En la misma sartén, deja una cucharada de la grasa de pato y retira el resto. A fuego medio, sofríe la chalota picada 2 minutos hasta que esté translúcida. Añade el Pedro Ximénez de golpe (cuidado, salta) y deja que reduzca a fuego medio-alto durante 4 a 5 minutos. Tiene que quedar a la mitad y con textura de jarabe ligero.

6. Ligar la salsa

Añade el caldo y la miel si la usas, y reduce otros 3 minutos. Apaga el fuego, espera 30 segundos y añade la mantequilla fría en cubos batiendo con varillas. Esta técnica se llama «montar la salsa» y le da brillo y cuerpo. Prueba de sal: con la grasa del pato a veces ya está bien, otras hace falta un punto más.

7. Cortar y emplatar

Corta el magret en láminas de un centímetro de grosor en diágonal y a contraveta. La carne tiene que verse rosada en el centro y bordes más tostados. Emplata sobre una base de salsa, coloca la guarnición al lado y reparte unos cristales de sal Maldon por encima de la carne. La salsa restante, en una salsera para que cada uno se sirva.

Trucos que marcan la diferencia

  • Sartén fría: empezar con la sartén a fuego bajo y subir poco a poco ayuda a derretir más grasa sin quemar la piel. Es contraintuitivo pero funciona.
  • No pinches el magret con tenedor, los jugos se pierden. Voltea con pinzas o espátula.
  • Si la salsa queda muy espesa, añade un poco de caldo caliente y bate. Si queda líquida, reduce más o liga con un cuarto de cucharadita de maicena diluida en agua fría.
  • La grasa de pato es oro. Guárdala en un tarro y úsala para asar patatas: marcan diferencia notable.
  • Para algo distinto, añade unas pasas hidratadas en el Pedro Ximénez al final. Combinación clásica andaluza.

Con qué acompañar el magret

Esta carne pide acompañamientos que recojan bien la salsa o que aporten frescor. Tres opciones que funcionan:

  • Puré de patatas a las hierbas, como el de la receta del costillar de cordero al horno: la cremosidad amortigua la salsa.
  • Verduras asadas: chirivias, zanahorias y boniato cortados en bastones, asados 35 minutos a 180 °C con aceite y romero.
  • Ensalada de hojas amargas con rúmex, escárola y nueces, vinagreta de jerez. El amargor corta la dulzura del PX.

Si te interesan otras carnes con salsas reducidas, echa un vistazo al entrecot con setas y salsa de vino tinto: comparte técnica y filosofía con esta receta.

Preguntas frecuentes

¿Qué vino sustituye al Pedro Ximénez?

El Moscatel funciona muy bien y comparte el dulzor. Un Oporto tinto también vale, aunque tira más a frutos rojos. Si solo tienes vino tinto seco, añade una cucharada de azúcar moreno y un trozo de canela en rama mientras reduce.

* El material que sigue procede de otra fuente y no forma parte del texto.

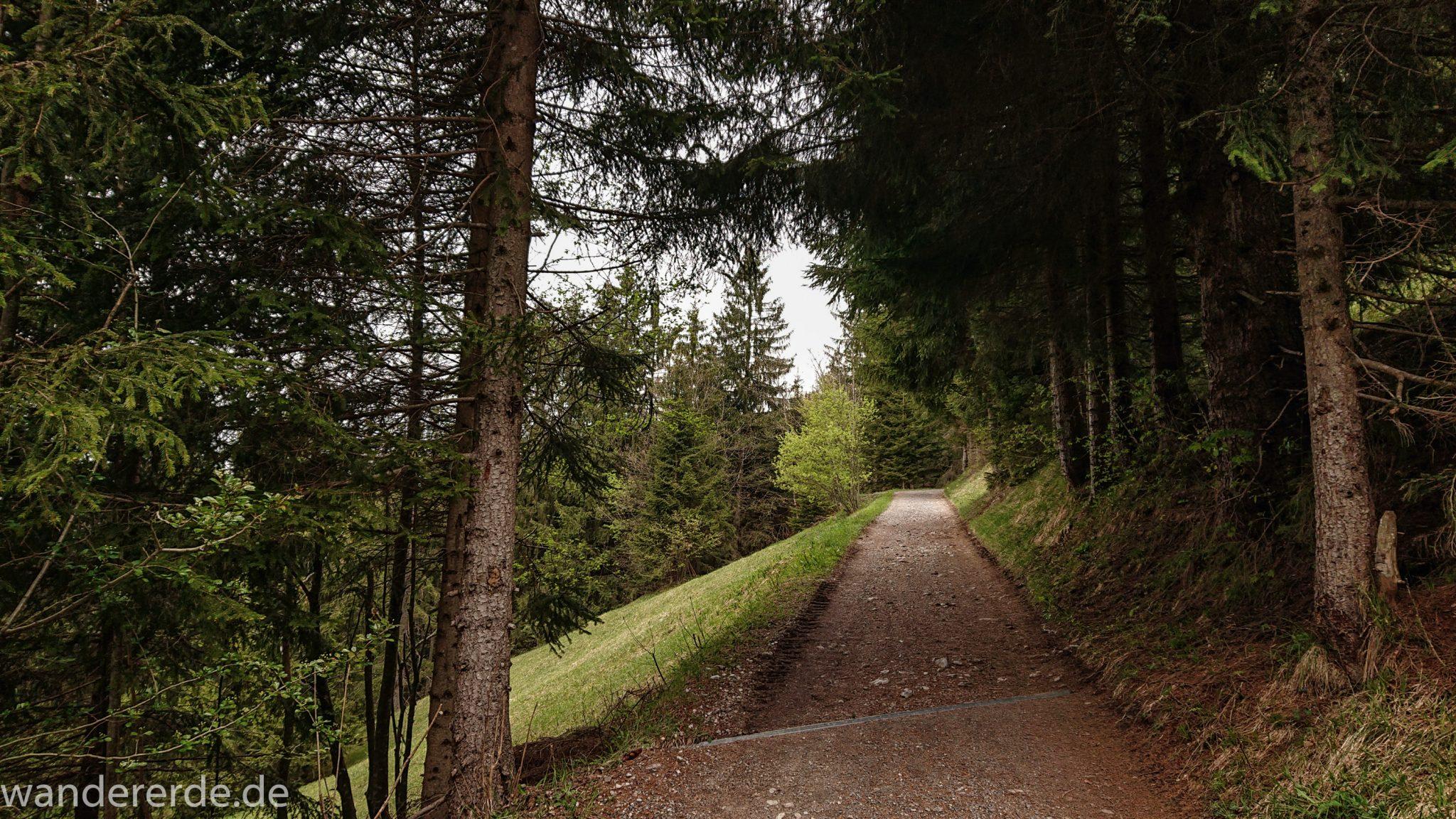 Wanderung Unterer Gaisalpsee, Wanderweg bei Oberstdorf im Allgäu ist zunächst alphaltiert, danach wieder schmalerer Kiespfad, umgeben von schönem dichtem Mischwald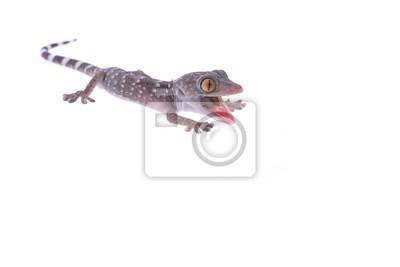 Gecko, lézard colère avec la bouche ouverte isolé au fond blanc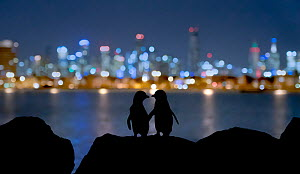 Little blue penguin (Eudyptula minor), two standing on rocks at night, silhouetted against Melbourne city lights. St Kilda breakwater, Victoria, Australia. December 2016. - Doug Gimesy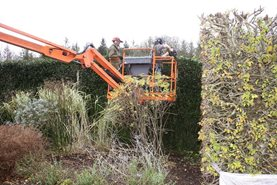 Using the MEWP to cut hedges
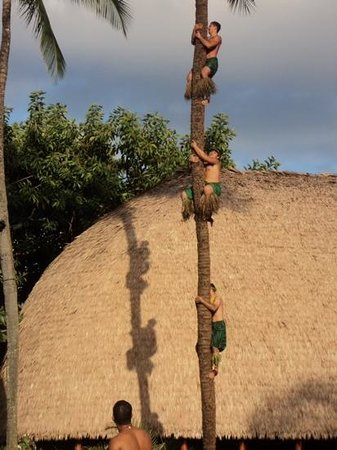 Polynesian Cultural Center: amazing tree climbers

¿Puedo hacer el plato con antelación?

La salsa sí: la haces hasta 24 horas antes y recalientas a fuego suave. La carne, no recomendable: el pato pierde el punto rosado al recalentar. Si tienes invitados, prepara la salsa por la mañana y haces los magrets justo antes de servir, son 12 minutos de cocción.

¿Cómo sé que el pato está en el punto correcto?

Con termómetro: 54 °C es poco hecho, 56-58 °C es punto medio (el ideal), 62 °C ya es pasado. Sin termómetro, prueba el dedo: presiona la carne y compara con la palma de tu mano relajada (poco hecho), tensa (medio) y muy tensa (pasado).

¿Se puede congelar?

El magret crudo aguanta 3 meses en el congelador. Cocinado y con salsa, mejor no: la textura se estropea. Si te sobra, cómetelo frío en láminas finas con una ensalada al día siguiente.

¿Magret y pechuga de pato son lo mismo?

No exactamente. Magret es la pechuga de un pato cebado para hacer foie, más grande y con más grasa. La pechuga normal es más pequeña y magra. Para esta receta vale cualquiera, pero ajusta tiempos: la pechuga normal necesita 2-3 minutos menos por lado.